According to the petition, copies of which were obtained by our correspondent in Abuja, the individuals allegedly accused her, her son and his associates of being involved in a pension scam, insisting that they were “neck-deep” in the alleged fraud and would be dealt with and made to face prosecution.
Hajia Mazangari maintained that the accusations were unfounded and that the repeated visits amounted to intimidation and abuse of authority.
In a related development at the time, counsel to Ahmed and Fatima Mazangari, Barrister Ibrahim Salawu, also wrote to the Chief Judge of the FCT High Court seeking the reassignment of their case to another court, following the elevation of the presiding judge to the Court of Appeal and the resultant irregular sittings of the court.
Despite the seriousness of the allegations contained in the petitions, efforts to obtain an official response from the EFCC at the time reportedly proved abortive.
Years later, Hajia Mazangari maintains that the institutional silence that greeted her complaints has persisted. She faulted the former Chairman of the EFCC, Ibrahim Magu, for allegedly failing to address the concerns raised in the petitions.
She further accused the former Attorney-General of the Federation, Abubakar Malami, of failing to intervene or cause a review of the matter despite being formally notified.
According to her, the situation has not changed under the current leadership of the EFCC, which she claims has continued in what she described as the same pattern of silence and inaction, leaving the issues raised unresolved several years after the petitions were submitted.
She also raised concerns over the continued service of an officer identified as Mohammed Goje at the EFCC office in Gombe, noting that other officers of similar standing were reportedly dismissed in the past for corrupt practices. She questioned why no publicly known disciplinary or investigative outcome has emerged from her complaints.

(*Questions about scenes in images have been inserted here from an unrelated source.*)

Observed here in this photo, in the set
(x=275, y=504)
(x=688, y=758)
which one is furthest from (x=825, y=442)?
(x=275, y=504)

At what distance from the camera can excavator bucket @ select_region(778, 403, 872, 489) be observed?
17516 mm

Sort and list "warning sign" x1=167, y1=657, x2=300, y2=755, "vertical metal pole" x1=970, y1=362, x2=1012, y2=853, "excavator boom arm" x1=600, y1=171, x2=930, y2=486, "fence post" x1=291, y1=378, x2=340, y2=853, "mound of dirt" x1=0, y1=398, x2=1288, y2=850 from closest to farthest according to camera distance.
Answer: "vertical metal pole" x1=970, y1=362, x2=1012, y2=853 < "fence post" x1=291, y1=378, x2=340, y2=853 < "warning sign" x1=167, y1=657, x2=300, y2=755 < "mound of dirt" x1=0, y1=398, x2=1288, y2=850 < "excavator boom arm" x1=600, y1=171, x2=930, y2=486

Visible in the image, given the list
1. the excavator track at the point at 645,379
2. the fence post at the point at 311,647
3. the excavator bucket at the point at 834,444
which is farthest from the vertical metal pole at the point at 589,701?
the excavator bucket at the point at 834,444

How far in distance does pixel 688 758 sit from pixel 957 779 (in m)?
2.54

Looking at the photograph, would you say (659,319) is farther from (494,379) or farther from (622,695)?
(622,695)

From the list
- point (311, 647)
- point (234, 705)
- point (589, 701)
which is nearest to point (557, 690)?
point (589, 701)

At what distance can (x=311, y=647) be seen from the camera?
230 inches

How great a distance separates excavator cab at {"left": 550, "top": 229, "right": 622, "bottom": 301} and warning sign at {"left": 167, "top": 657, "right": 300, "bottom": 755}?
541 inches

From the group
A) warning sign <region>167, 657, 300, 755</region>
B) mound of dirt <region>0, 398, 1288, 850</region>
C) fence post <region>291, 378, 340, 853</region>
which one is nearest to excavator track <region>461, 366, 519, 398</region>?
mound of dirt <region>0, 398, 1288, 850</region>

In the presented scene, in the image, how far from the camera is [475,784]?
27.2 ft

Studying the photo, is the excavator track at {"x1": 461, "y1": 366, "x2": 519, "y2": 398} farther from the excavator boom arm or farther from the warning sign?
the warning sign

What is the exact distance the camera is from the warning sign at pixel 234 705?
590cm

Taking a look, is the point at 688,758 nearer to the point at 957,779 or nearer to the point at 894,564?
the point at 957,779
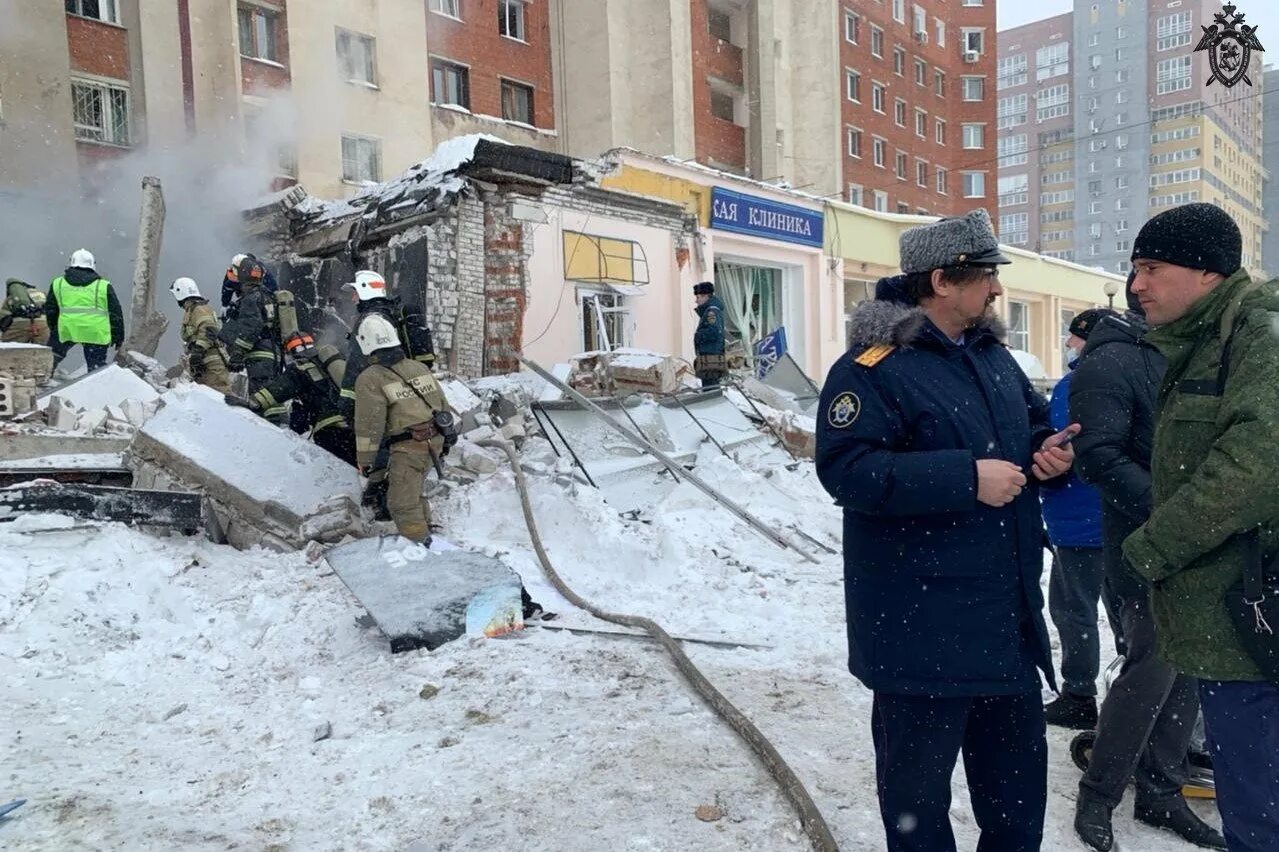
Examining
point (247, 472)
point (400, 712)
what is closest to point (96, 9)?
point (247, 472)

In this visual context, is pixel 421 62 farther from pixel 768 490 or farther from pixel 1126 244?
pixel 1126 244

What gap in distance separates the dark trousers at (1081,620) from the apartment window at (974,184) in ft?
132

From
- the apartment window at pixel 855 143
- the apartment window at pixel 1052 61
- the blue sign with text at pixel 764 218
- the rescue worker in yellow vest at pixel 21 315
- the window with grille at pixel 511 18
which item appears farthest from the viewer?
the apartment window at pixel 1052 61

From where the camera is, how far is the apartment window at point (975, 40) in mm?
39375

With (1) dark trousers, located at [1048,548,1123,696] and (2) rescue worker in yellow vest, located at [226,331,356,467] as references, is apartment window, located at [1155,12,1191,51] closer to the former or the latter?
(2) rescue worker in yellow vest, located at [226,331,356,467]

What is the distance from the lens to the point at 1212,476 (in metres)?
1.84

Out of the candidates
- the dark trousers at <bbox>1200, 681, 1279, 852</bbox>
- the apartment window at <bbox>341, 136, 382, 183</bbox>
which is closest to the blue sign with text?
the apartment window at <bbox>341, 136, 382, 183</bbox>

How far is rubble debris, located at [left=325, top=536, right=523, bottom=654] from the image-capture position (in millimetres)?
4414

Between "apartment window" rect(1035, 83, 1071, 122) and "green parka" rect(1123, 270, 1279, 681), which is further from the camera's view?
"apartment window" rect(1035, 83, 1071, 122)

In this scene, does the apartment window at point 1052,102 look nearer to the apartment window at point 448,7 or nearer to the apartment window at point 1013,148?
the apartment window at point 1013,148

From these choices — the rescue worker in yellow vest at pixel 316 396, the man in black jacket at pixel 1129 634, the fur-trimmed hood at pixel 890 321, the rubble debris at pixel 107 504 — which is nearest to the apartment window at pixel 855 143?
the rescue worker in yellow vest at pixel 316 396

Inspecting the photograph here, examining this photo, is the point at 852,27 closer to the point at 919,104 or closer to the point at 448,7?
the point at 919,104

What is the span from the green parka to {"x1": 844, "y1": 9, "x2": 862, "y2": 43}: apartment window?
113 feet

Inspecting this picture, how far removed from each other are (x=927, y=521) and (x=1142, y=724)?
4.20ft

Hajia Mazangari stressed that her decision to speak out again is not based on any fresh incident, but on the need to draw public attention to an unresolved matter which, in her view, underscores broader concerns about institutional accountability. She called on relevant authorities and oversight bodies to revisit the petitions and ensure that the issues raised are conclusively addressed in accordance with the law.
When contacted for comments on the allegations and the renewed public attention surrounding the matter, the Economic and Financial Crimes Commission had not responded as at the time of filing this report.
However, the Commission is hereby afforded the right of reply and is free to present its position or clarifications on the issues raised.